[Records for processing]
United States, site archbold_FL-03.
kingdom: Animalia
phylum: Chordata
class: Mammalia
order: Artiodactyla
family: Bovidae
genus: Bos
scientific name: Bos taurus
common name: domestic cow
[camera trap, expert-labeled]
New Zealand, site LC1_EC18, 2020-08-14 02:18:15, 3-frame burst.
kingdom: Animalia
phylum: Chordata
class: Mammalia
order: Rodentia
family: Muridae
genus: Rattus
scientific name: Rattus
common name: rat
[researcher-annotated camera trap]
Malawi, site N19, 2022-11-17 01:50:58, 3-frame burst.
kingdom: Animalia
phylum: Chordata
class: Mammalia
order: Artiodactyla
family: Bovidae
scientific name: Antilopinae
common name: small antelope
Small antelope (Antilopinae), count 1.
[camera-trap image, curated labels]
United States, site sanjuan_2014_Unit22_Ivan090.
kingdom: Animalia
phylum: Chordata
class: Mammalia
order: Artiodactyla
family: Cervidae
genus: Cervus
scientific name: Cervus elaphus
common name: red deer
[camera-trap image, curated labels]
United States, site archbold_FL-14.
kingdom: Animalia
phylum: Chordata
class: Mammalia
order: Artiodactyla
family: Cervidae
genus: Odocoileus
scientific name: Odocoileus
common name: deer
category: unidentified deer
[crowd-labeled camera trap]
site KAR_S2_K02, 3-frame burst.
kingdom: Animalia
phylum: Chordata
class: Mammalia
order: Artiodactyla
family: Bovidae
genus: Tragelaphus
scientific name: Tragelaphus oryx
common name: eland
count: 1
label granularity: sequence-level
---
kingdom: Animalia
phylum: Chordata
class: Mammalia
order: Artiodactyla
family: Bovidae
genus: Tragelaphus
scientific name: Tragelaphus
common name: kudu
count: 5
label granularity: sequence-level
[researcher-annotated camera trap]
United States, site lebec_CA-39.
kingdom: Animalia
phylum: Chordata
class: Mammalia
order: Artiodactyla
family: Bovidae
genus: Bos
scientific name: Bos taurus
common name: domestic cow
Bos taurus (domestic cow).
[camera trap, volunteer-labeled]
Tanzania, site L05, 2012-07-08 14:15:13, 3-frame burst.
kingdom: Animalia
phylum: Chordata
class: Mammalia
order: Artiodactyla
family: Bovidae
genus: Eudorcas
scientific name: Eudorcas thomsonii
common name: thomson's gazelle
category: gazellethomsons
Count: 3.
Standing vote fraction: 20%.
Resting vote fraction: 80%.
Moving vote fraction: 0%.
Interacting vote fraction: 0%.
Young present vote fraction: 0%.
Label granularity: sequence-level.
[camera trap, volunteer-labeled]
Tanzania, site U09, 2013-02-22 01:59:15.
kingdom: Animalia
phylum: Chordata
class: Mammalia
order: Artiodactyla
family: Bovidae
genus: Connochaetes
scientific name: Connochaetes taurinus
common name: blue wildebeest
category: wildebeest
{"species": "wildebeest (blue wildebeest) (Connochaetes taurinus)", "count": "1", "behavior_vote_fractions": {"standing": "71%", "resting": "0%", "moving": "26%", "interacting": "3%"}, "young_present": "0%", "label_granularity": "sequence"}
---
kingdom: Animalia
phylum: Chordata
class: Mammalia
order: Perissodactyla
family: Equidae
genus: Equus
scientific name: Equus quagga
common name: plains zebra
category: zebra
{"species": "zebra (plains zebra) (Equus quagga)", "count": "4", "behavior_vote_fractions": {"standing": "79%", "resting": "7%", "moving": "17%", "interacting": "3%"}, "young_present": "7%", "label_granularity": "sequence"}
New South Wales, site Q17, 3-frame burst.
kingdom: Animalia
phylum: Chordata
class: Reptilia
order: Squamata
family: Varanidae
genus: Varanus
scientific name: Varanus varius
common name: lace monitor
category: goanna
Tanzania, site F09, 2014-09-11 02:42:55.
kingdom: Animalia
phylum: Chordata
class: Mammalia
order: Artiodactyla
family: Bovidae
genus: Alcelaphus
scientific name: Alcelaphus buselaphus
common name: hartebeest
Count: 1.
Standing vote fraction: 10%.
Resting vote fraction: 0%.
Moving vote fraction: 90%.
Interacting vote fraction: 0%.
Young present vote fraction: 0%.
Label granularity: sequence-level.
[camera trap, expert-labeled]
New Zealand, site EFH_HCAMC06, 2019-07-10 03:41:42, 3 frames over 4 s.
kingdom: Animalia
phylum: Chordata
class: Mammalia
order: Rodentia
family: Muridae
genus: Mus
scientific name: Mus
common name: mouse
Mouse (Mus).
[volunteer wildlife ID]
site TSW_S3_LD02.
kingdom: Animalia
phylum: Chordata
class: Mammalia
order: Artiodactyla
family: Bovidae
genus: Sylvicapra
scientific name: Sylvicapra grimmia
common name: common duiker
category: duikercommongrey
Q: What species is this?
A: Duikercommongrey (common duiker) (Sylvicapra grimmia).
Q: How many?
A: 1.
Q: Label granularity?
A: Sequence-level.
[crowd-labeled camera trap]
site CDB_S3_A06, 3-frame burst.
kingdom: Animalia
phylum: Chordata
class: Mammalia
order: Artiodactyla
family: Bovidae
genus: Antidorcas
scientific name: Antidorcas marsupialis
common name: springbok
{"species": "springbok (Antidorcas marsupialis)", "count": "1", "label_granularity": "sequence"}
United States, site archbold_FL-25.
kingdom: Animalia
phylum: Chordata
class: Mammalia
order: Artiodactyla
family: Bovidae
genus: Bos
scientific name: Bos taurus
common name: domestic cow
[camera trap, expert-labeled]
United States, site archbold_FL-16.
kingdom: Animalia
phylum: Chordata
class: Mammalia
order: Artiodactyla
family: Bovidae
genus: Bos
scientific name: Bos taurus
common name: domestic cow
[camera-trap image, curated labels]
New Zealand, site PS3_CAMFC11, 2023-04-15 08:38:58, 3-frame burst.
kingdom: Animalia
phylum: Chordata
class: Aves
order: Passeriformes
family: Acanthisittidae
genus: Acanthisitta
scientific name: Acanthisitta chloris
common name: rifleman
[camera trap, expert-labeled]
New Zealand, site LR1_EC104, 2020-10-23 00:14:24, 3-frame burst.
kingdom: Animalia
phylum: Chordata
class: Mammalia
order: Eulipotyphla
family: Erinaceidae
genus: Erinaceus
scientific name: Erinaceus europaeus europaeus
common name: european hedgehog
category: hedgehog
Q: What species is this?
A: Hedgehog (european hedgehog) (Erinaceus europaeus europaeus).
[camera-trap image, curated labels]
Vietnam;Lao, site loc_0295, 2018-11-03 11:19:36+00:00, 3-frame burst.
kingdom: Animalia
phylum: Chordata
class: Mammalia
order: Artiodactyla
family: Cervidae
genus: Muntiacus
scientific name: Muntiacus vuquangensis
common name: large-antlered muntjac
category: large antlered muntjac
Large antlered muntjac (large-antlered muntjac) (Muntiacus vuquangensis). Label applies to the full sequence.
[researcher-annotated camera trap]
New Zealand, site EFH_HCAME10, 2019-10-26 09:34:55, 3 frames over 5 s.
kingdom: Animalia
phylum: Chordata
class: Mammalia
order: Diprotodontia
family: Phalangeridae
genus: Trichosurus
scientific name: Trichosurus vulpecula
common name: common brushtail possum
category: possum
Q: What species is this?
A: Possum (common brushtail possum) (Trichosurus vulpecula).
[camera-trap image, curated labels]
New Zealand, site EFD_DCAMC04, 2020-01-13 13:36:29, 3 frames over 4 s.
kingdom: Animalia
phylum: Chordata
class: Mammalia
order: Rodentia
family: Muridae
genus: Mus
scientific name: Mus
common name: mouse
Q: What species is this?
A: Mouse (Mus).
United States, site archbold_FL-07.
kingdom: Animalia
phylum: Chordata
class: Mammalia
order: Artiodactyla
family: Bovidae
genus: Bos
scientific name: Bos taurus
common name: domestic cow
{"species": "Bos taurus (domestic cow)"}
[/Records for processing]
Set down the records again without altering a word.

United States, site archbold_FL-03.
kingdom: Animalia
phylum: Chordata
class: Mammalia
order: Artiodactyla
family: Bovidae
genus: Bos
scientific name: Bos taurus
common name: domestic cow
[camera trap, expert-labeled]
New Zealand, site LC1_EC18, 2020-08-14 02:18:15, 3-frame burst.
kingdom: Animalia
phylum: Chordata
class: Mammalia
order: Rodentia
family: Muridae
genus: Rattus
scientific name: Rattus
common name: rat
[researcher-annotated camera trap]
Malawi, site N19, 2022-11-17 01:50:58, 3-frame burst.
kingdom: Animalia
phylum: Chordata
class: Mammalia
order: Artiodactyla
family: Bovidae
scientific name: Antilopinae
common name: small antelope
Small antelope (Antilopinae), count 1.
[camera-trap image, curated labels]
United States, site sanjuan_2014_Unit22_Ivan090.
kingdom: Animalia
phylum: Chordata
class: Mammalia
order: Artiodactyla
family: Cervidae
genus: Cervus
scientific name: Cervus elaphus
common name: red deer
[camera-trap image, curated labels]
United States, site archbold_FL-14.
kingdom: Animalia
phylum: Chordata
class: Mammalia
order: Artiodactyla
family: Cervidae
genus: Odocoileus
scientific name: Odocoileus
common name: deer
category: unidentified deer
[crowd-labeled camera trap]
site KAR_S2_K02, 3-frame burst.
kingdom: Animalia
phylum: Chordata
class: Mammalia
order: Artiodactyla
family: Bovidae
genus: Tragelaphus
scientific name: Tragelaphus oryx
common name: eland
count: 1
label granularity: sequence-level
---
kingdom: Animalia
phylum: Chordata
class: Mammalia
order: Artiodactyla
family: Bovidae
genus: Tragelaphus
scientific name: Tragelaphus
common name: kudu
count: 5
label granularity: sequence-level
[researcher-annotated camera trap]
United States, site lebec_CA-39.
kingdom: Animalia
phylum: Chordata
class: Mammalia
order: Artiodactyla
family: Bovidae
genus: Bos
scientific name: Bos taurus
common name: domestic cow
Bos taurus (domestic cow).
[camera trap, volunteer-labeled]
Tanzania, site L05, 2012-07-08 14:15:13, 3-frame burst.
kingdom: Animalia
phylum: Chordata
class: Mammalia
order: Artiodactyla
family: Bovidae
genus: Eudorcas
scientific name: Eudorcas thomsonii
common name: thomson's gazelle
category: gazellethomsons
Count: 3.
Standing vote fraction: 20%.
Resting vote fraction: 80%.
Moving vote fraction: 0%.
Interacting vote fraction: 0%.
Young present vote fraction: 0%.
Label granularity: sequence-level.
[camera trap, volunteer-labeled]
Tanzania, site U09, 2013-02-22 01:59:15.
kingdom: Animalia
phylum: Chordata
class: Mammalia
order: Artiodactyla
family: Bovidae
genus: Connochaetes
scientific name: Connochaetes taurinus
common name: blue wildebeest
category: wildebeest
{"species": "wildebeest (blue wildebeest) (Connochaetes taurinus)", "count": "1", "behavior_vote_fractions": {"standing": "71%", "resting": "0%", "moving": "26%", "interacting": "3%"}, "young_present": "0%", "label_granularity": "sequence"}
---
kingdom: Animalia
phylum: Chordata
class: Mammalia
order: Perissodactyla
family: Equidae
genus: Equus
scientific name: Equus quagga
common name: plains zebra
category: zebra
{"species": "zebra (plains zebra) (Equus quagga)", "count": "4", "behavior_vote_fractions": {"standing": "79%", "resting": "7%", "moving": "17%", "interacting": "3%"}, "young_present": "7%", "label_granularity": "sequence"}
New South Wales, site Q17, 3-frame burst.
kingdom: Animalia
phylum: Chordata
class: Reptilia
order: Squamata
family: Varanidae
genus: Varanus
scientific name: Varanus varius
common name: lace monitor
category: goanna
Tanzania, site F09, 2014-09-11 02:42:55.
kingdom: Animalia
phylum: Chordata
class: Mammalia
order: Artiodactyla
family: Bovidae
genus: Alcelaphus
scientific name: Alcelaphus buselaphus
common name: hartebeest
Count: 1.
Standing vote fraction: 10%.
Resting vote fraction: 0%.
Moving vote fraction: 90%.
Interacting vote fraction: 0%.
Young present vote fraction: 0%.
Label granularity: sequence-level.
[camera trap, expert-labeled]
New Zealand, site EFH_HCAMC06, 2019-07-10 03:41:42, 3 frames over 4 s.
kingdom: Animalia
phylum: Chordata
class: Mammalia
order: Rodentia
family: Muridae
genus: Mus
scientific name: Mus
common name: mouse
Mouse (Mus).
[volunteer wildlife ID]
site TSW_S3_LD02.
kingdom: Animalia
phylum: Chordata
class: Mammalia
order: Artiodactyla
family: Bovidae
genus: Sylvicapra
scientific name: Sylvicapra grimmia
common name: common duiker
category: duikercommongrey
Q: What species is this?
A: Duikercommongrey (common duiker) (Sylvicapra grimmia).
Q: How many?
A: 1.
Q: Label granularity?
A: Sequence-level.
[crowd-labeled camera trap]
site CDB_S3_A06, 3-frame burst.
kingdom: Animalia
phylum: Chordata
class: Mammalia
order: Artiodactyla
family: Bovidae
genus: Antidorcas
scientific name: Antidorcas marsupialis
common name: springbok
{"species": "springbok (Antidorcas marsupialis)", "count": "1", "label_granularity": "sequence"}
United States, site archbold_FL-25.
kingdom: Animalia
phylum: Chordata
class: Mammalia
order: Artiodactyla
family: Bovidae
genus: Bos
scientific name: Bos taurus
common name: domestic cow
[camera trap, expert-labeled]
United States, site archbold_FL-16.
kingdom: Animalia
phylum: Chordata
class: Mammalia
order: Artiodactyla
family: Bovidae
genus: Bos
scientific name: Bos taurus
common name: domestic cow
[camera-trap image, curated labels]
New Zealand, site PS3_CAMFC11, 2023-04-15 08:38:58, 3-frame burst.
kingdom: Animalia
phylum: Chordata
class: Aves
order: Passeriformes
family: Acanthisittidae
genus: Acanthisitta
scientific name: Acanthisitta chloris
common name: rifleman
[camera trap, expert-labeled]
New Zealand, site LR1_EC104, 2020-10-23 00:14:24, 3-frame burst.
kingdom: Animalia
phylum: Chordata
class: Mammalia
order: Eulipotyphla
family: Erinaceidae
genus: Erinaceus
scientific name: Erinaceus europaeus europaeus
common name: european hedgehog
category: hedgehog
Q: What species is this?
A: Hedgehog (european hedgehog) (Erinaceus europaeus europaeus).
[camera-trap image, curated labels]
Vietnam;Lao, site loc_0295, 2018-11-03 11:19:36+00:00, 3-frame burst.
kingdom: Animalia
phylum: Chordata
class: Mammalia
order: Artiodactyla
family: Cervidae
genus: Muntiacus
scientific name: Muntiacus vuquangensis
common name: large-antlered muntjac
category: large antlered muntjac
Large antlered muntjac (large-antlered muntjac) (Muntiacus vuquangensis). Label applies to the full sequence.
[researcher-annotated camera trap]
New Zealand, site EFH_HCAME10, 2019-10-26 09:34:55, 3 frames over 5 s.
kingdom: Animalia
phylum: Chordata
class: Mammalia
order: Diprotodontia
family: Phalangeridae
genus: Trichosurus
scientific name: Trichosurus vulpecula
common name: common brushtail possum
category: possum
Q: What species is this?
A: Possum (common brushtail possum) (Trichosurus vulpecula).
[camera-trap image, curated labels]
New Zealand, site EFD_DCAMC04, 2020-01-13 13:36:29, 3 frames over 4 s.
kingdom: Animalia
phylum: Chordata
class: Mammalia
order: Rodentia
family: Muridae
genus: Mus
scientific name: Mus
common name: mouse
Q: What species is this?
A: Mouse (Mus).
United States, site archbold_FL-07.
kingdom: Animalia
phylum: Chordata
class: Mammalia
order: Artiodactyla
family: Bovidae
genus: Bos
scientific name: Bos taurus
common name: domestic cow
{"species": "Bos taurus (domestic cow)"}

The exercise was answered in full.